#### Work to complete
Quote every line of the records below that contains the string "shirt".
== Material shown
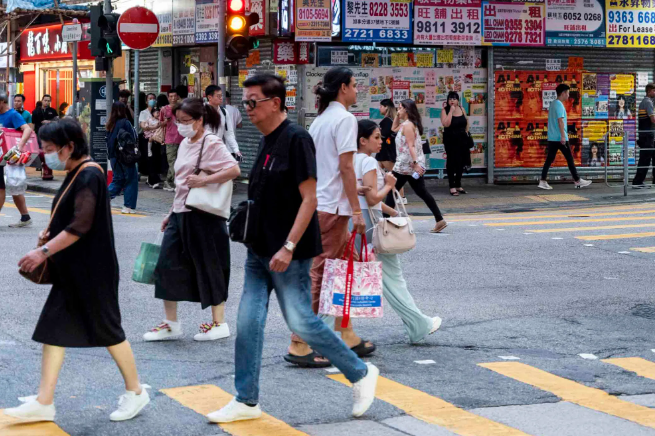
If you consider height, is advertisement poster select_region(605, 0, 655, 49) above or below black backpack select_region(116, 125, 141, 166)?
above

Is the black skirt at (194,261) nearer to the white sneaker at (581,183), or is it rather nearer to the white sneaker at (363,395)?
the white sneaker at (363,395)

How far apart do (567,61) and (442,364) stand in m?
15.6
====
== Material shown
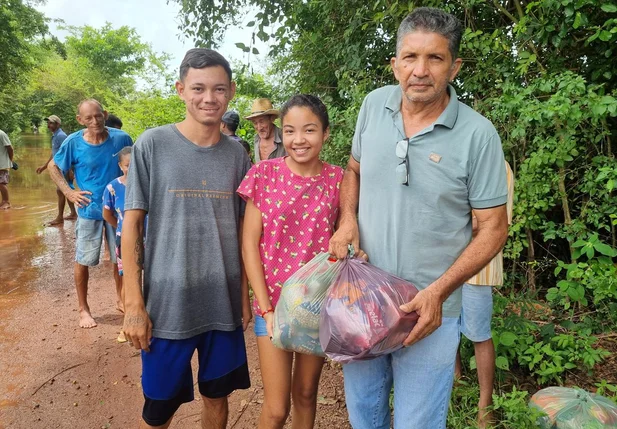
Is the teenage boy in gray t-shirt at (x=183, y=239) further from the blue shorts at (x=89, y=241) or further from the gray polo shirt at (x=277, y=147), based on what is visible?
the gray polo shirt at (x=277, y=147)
====
== Material shown
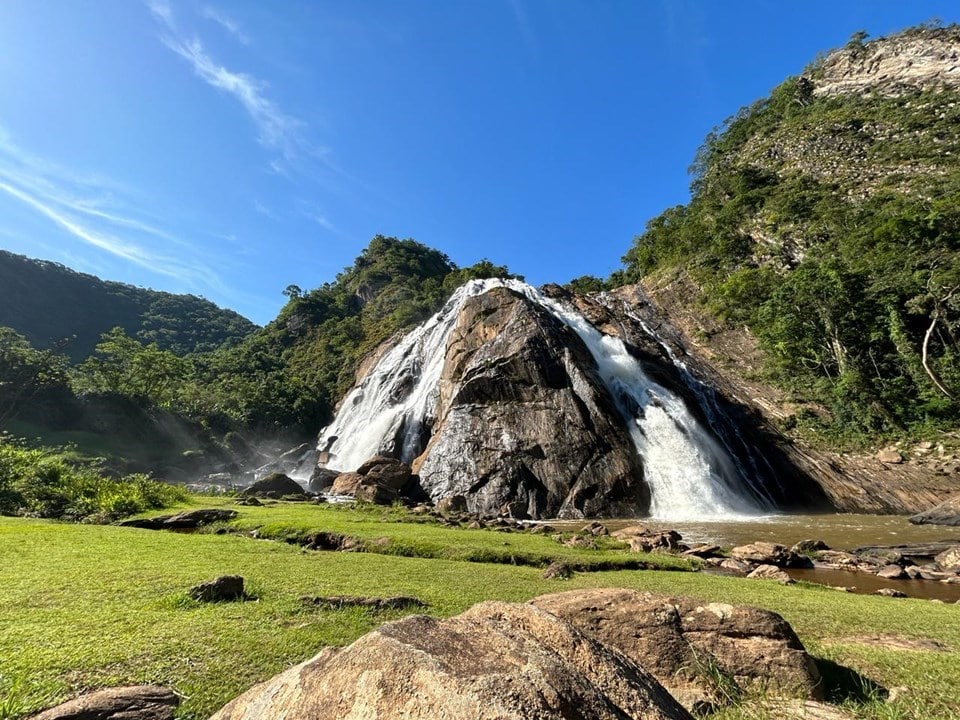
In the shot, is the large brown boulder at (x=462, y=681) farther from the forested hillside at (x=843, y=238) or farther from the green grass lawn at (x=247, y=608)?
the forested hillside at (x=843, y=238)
====
#### Final result
Is the teenage boy in gray t-shirt at (x=183, y=239) further from the blue shorts at (x=89, y=241) or further from the gray polo shirt at (x=277, y=147), based on what is visible?
the gray polo shirt at (x=277, y=147)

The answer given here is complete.